### Short problem
Show each line of the items below that contains the string "stone". Case counts, so match only that exact capitalization.

* begin Given data *

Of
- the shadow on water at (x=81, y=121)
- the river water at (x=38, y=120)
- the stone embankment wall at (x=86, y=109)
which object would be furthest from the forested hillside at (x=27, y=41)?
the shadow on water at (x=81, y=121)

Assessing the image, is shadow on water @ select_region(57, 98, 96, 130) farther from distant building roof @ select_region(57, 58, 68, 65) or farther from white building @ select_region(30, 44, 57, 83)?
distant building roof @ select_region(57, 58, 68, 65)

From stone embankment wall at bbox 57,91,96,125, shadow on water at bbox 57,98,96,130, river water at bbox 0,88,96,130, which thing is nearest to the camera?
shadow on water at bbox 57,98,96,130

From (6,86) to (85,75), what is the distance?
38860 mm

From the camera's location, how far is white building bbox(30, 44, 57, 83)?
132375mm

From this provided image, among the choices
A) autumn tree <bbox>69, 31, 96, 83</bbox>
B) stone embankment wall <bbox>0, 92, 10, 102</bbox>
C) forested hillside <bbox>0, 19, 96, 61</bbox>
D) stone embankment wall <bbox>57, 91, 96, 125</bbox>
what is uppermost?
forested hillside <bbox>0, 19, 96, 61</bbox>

* end Given data *
* begin Given data *

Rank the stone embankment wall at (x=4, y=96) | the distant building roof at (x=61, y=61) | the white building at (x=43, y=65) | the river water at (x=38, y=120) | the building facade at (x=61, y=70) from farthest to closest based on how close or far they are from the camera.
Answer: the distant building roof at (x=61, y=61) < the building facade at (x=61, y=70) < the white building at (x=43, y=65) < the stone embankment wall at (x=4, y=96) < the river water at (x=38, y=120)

* end Given data *

### Final answer
- the stone embankment wall at (x=86, y=109)
From stone embankment wall at bbox 57,91,96,125, shadow on water at bbox 57,98,96,130, river water at bbox 0,88,96,130, which thing is nearest to the camera?
B) stone embankment wall <bbox>0, 92, 10, 102</bbox>
D) stone embankment wall <bbox>57, 91, 96, 125</bbox>
Rank the stone embankment wall at (x=4, y=96) | the distant building roof at (x=61, y=61) | the white building at (x=43, y=65) | the river water at (x=38, y=120) | the building facade at (x=61, y=70) from farthest to closest based on how close or far they are from the camera.
Answer: the distant building roof at (x=61, y=61) < the building facade at (x=61, y=70) < the white building at (x=43, y=65) < the stone embankment wall at (x=4, y=96) < the river water at (x=38, y=120)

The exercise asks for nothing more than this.